# Mount Adams Rides?



## eplanajr (May 11, 2009)

Has anybody ridden near and around Mount Adams?


----------



## Vientomas (Jul 18, 2007)

Check this web site for some maps:

http://troutlakewashington.com/business/events-2/events/

I have ridden the "Forest Loop". It is a very nice ride. Little auto traffic and great scenery.


----------



## eplanajr (May 11, 2009)

Cool. Thanks


----------



## ronbo613 (Jan 19, 2009)

> Forest Loop


I live nearby and ride here quite a bit. It is a great ride, plenty of climbing, not much traffic, great views.
Take plenty of water and keep in mind there are a few sections of no pavement that can be fairly rough, so use durable tires and carry a spare tube or two.
If you go on a weekend, park at Trout Lake School.


----------



## Gnarly 928 (Nov 19, 2005)

eplanajr said:


> Has anybody ridden near and around Mount Adams?

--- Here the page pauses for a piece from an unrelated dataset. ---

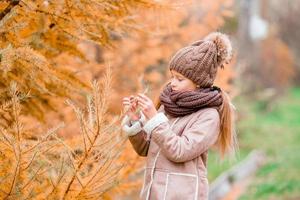 menina com queda no dia de outono foto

 live near there also. I often ride routes that go into Trout Lake, later in the season, I'll do some loops to the north out of Trout Lake right up on the shoulder of Adams. The loop in Waterman's blog (fancy..) is a hot-weather favorite, but for much later (July?) in the summer. It is not all THAT remote or difficult..We often park for that one at the Trout Lake ranger station, you can get a look at the maps inside, sometimes the rangers know road conditions, too. I can do that one with two water bottles, though I carry three usually.

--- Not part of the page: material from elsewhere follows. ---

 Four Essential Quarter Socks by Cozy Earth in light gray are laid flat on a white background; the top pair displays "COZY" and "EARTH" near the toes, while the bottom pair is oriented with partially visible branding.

Another nice loop I like> start in BZ Corners ( on SR 141 White Salmon to Trout Lake) There is a boat launch parking area with bathrooms and water fountains or the C-stores in "town" If you head east on the Glenwood road, you can finish the loop with a downhill. 
You will climb a double climb up to the Conboy Lake wildlife area then ride flat into Glenwood. Water up and head west towards Trout Lake...More climbing, with Adam in your right hand foreground. After a cool descent into the Trout Lake basin the road Ts and you head left...(right will put you on that other loop..forest rd 23) Nice coffee and pastries at a shop at the junction in downtown Trout Lake. Then you head west down SR 141, back down to BZ Corners...downhill all the way but usually against the Gorge wind. About 58 miles. Nice ride. Watch out for bears on the highway..


----------



## ChilliConCarnage (Jun 1, 2006)

I've done the 100 mile route of the organized Mt.Adams ride twice and enjoyed it. I like the "forest loop" better than the flatter farmland route. Just download the maps from the site above if you want to do it solo.

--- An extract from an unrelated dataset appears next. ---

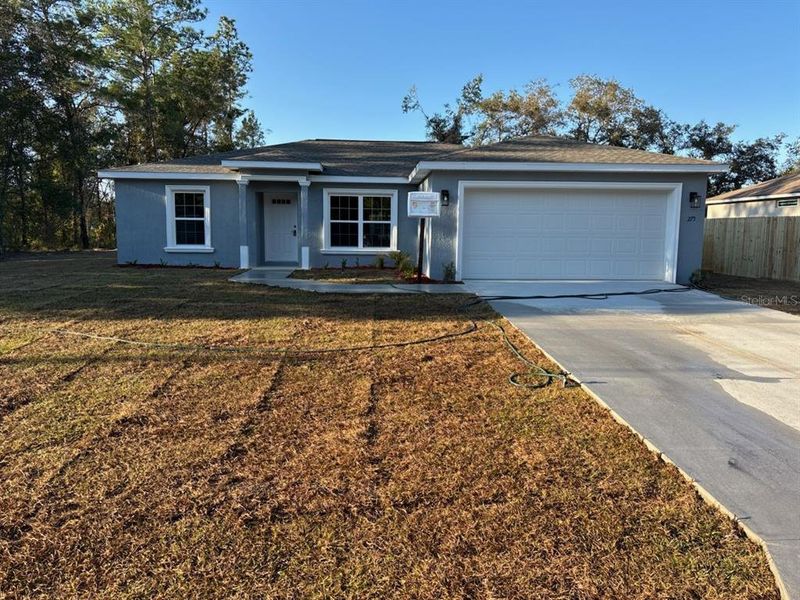 Front exterior of a new home in , Citrus Springs, FL, highlighting curb appeal (Image 1).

Note: If you do the organized ride, I've been disappointed with the support they've provided both times I've ridden it. They run out of food, provide extremely warm water from a jug sitting on the side if the road, and I almost never see support cars on the route. Considering the fact they charge $65 for the ride, it's pretty bad!

My wife and I are going to ride the route again this year, but we'll be doing it on our own.


----------